Semua pintunya berupa soji, pintu kayu khas rumah jepang. Namun dindingnya berupa tembok kokoh yang dilapisi cat bertekstur kayu. Lantainya juga berupa keramik persegi panjang berasal dari kayu. Tidak banyak perabotan, tidak ada lemari besar dengan berbagai isi pameran. Semuanya tampak standar.

Cat tembok berwarna coklat dan krem membentuk jalur-jalur usia kayu, imitasi. Memaksa pemilik rumah memasang lampu-lampu kecil dan menyalakannya sepanjang hari ketika cuaca mendung. Cahaya matahari dibiarkan masuk melalui dinding-dinding kaca tebal, di sisi timur dan utara rumah yang berbentuk persis persegi, lebih tepatnya balok.

Aksen redup pada setiap furniturenya, menambah kesan dingin, beku dan senyap. Ranjang kayu, lemari kayu, meja kayu, hampir semuanya berwarna kayu. Kecuali langit-langit bangunan, yang memiliki warna krem.

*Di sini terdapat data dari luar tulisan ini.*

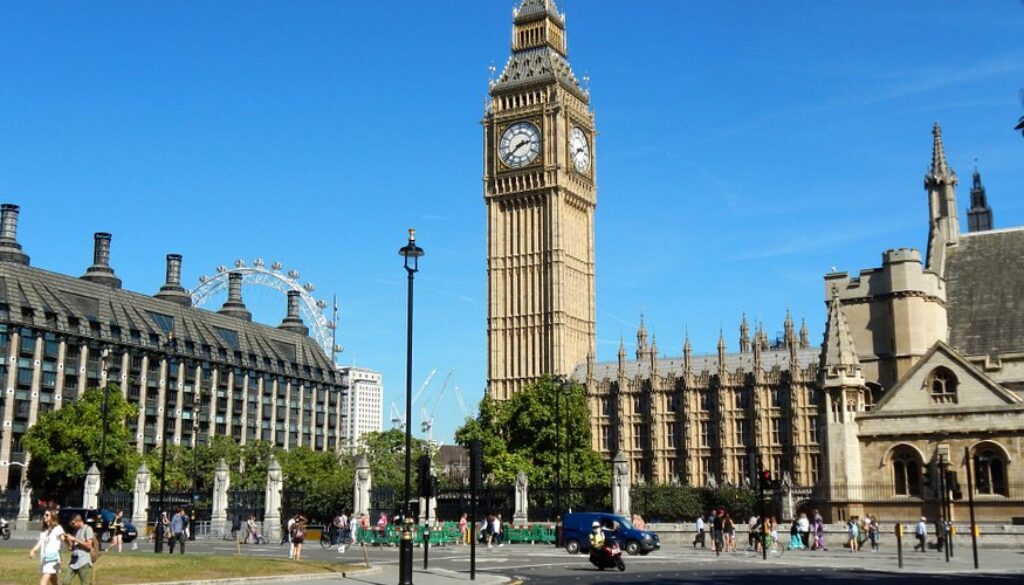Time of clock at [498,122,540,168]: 2:38
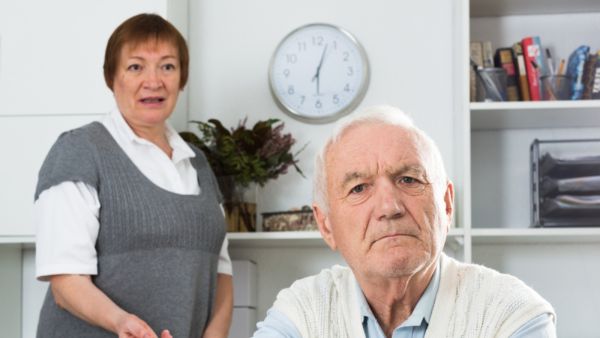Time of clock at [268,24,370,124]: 6:03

Ada satu ruangan dengan perabot yang berbeda. Narai menyebutnya ruang baca. Meski seluruh lapisan menunjukkan warna kayu, ada satu hal mencolok di dalam ruangan itu. Sofa dengan kulit kain beludru, terang dan hangat. Sekaligus karpet ubur-ubur dengan bulu bergerombol, warnanya sama dengan sofa, hanya sekilas lebih tua.

Tata menghentikan penjelajahan disana. Duduk terpekur di atas sofa besar dengan kaki bersila, memandang lanskap tangkuban perahu, memikirkan sesuatu.

"Kau mulai menyesali ijab qobul kemarin lusa?". Tegur Narai dari pintu, Tata bergeming tidak peduli. Memaksa Narai masuk dan duduk disebelah Tata.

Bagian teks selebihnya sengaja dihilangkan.